= Aim A =
Answer these from the SQL blob backend text:
(i) Which version of sqlalchemy is required?
(ii) What is the default value of table_name?
(iii) What happens on write if max_blob_size is exceeded?
= Aim B =
Repeat the SQL blob backend text between "Primary use cases: zero-infrastructure" and "portable single-file archives.", inclusive, substituting "durable store" for "persistent store".

SQL Blob Backend¶
The SQL blob backend stores files as key-value rows in any SQLAlchemy-supported database. Each row holds one file with its key, binary data, and metadata.
Primary use cases: zero-infrastructure persistent store (SQLite), shared database-backed file storage (PostgreSQL, MySQL), embedded metadata+blob co-location, portable single-file archives.
Installation¶
Requires sqlalchemy>=2.0.
Usage¶
SQLite (simplest — zero infrastructure)¶
from remote_store import Store
from remote_store.backends import SQLBlobBackend
backend = SQLBlobBackend(url="sqlite:///store.db")
store = Store(backend=backend)
store.write("models/v3.pkl", model_bytes)
data = store.read_bytes("models/v3.pkl")
PostgreSQL¶
backend = SQLBlobBackend(url="postgresql://user:pass@localhost/mydb")
store = Store(backend=backend)
Shared engine (web apps)¶
from sqlalchemy import create_engine
# App's connection pool — shared across the application
engine = create_engine("postgresql://...", pool_size=10)
# Backend borrows the engine; close() is a no-op
backend = SQLBlobBackend(engine=engine)
store = Store(backend=backend)
Via Registry¶
from remote_store import BackendConfig, RegistryConfig, Registry, StoreProfile
config = RegistryConfig(
backends={"db": BackendConfig(type="sql-blob", options={"url": "sqlite:///store.db"})},
stores={"files": StoreProfile(backend="db", root_path="data")},
)
with Registry(config) as registry:
store = registry.get_store("files")
store.write("readme.txt", b"Hello!")
Options¶
| Option | Type | Default | Description |
|---|---|---|---|
url |
str \| None |
None |
SQLAlchemy database URL. Mutually exclusive with engine. |
engine |
Engine \| None |
None |
Pre-built SQLAlchemy engine. Mutually exclusive with url. |
table_name |
str |
"remote_store_objects" |
Name of the storage table. |
create_table |
bool |
True |
Auto-create the table if it doesn't exist. |
max_blob_size |
int \| None |
None |
Maximum blob size in bytes. Raises ValueError on write if exceeded. |
Exactly one of url or engine must be provided.

= Data extract =
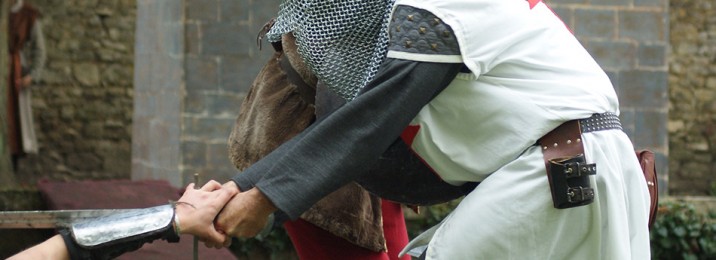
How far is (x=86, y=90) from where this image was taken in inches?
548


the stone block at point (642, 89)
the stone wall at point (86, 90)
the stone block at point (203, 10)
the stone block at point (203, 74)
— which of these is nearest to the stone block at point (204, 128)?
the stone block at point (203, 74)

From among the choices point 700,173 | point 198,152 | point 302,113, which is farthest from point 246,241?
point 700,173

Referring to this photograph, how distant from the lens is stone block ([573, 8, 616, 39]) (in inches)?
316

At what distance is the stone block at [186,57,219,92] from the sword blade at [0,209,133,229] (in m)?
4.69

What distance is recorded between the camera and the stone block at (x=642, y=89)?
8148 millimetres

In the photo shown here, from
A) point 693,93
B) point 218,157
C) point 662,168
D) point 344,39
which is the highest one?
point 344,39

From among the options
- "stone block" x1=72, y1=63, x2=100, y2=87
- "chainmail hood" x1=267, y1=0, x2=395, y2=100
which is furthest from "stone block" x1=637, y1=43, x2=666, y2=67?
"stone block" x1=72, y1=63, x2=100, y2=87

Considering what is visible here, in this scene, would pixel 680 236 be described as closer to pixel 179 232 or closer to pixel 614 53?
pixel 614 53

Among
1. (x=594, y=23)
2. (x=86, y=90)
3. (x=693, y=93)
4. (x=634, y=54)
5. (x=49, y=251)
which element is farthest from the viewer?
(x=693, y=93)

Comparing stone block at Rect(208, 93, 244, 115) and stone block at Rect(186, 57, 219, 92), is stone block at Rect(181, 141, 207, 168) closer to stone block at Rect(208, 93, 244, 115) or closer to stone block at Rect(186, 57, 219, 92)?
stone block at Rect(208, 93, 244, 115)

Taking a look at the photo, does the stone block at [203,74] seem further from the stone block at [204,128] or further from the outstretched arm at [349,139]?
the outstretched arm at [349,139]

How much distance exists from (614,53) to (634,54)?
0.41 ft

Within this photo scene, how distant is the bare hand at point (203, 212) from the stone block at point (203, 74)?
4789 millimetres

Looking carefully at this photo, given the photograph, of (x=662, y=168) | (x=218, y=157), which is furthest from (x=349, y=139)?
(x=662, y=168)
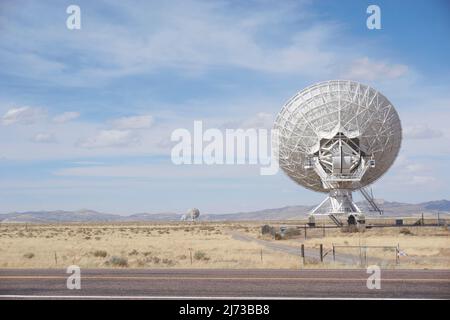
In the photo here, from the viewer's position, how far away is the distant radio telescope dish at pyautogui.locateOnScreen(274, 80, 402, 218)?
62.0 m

---

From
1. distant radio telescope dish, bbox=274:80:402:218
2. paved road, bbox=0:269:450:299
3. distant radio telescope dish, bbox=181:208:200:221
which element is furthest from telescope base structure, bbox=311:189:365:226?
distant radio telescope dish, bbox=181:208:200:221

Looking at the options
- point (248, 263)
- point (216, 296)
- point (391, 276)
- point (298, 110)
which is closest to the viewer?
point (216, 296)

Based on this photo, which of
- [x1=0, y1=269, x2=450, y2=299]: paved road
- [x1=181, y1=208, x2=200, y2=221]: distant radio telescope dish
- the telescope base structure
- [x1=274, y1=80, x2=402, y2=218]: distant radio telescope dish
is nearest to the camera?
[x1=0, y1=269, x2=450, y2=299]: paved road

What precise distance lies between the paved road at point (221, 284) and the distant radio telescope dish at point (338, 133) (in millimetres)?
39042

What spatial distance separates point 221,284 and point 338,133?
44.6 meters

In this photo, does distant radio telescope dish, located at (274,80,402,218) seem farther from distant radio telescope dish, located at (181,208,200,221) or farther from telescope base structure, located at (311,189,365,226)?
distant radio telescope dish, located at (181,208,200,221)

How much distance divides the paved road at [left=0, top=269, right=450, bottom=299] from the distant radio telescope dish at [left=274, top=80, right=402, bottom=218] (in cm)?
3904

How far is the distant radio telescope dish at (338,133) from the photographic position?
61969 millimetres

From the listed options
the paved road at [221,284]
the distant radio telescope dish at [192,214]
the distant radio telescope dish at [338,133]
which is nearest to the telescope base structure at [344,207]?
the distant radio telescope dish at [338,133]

= Response A =
(i) sqlalchemy>=2.0
(ii) "remote_store_objects"
(iii) It raises ValueError.

= Response B =
Primary use cases: zero-infrastructure durable store (SQLite), shared database-backed file storage (PostgreSQL, MySQL), embedded metadata+blob co-location, portable single-file archives.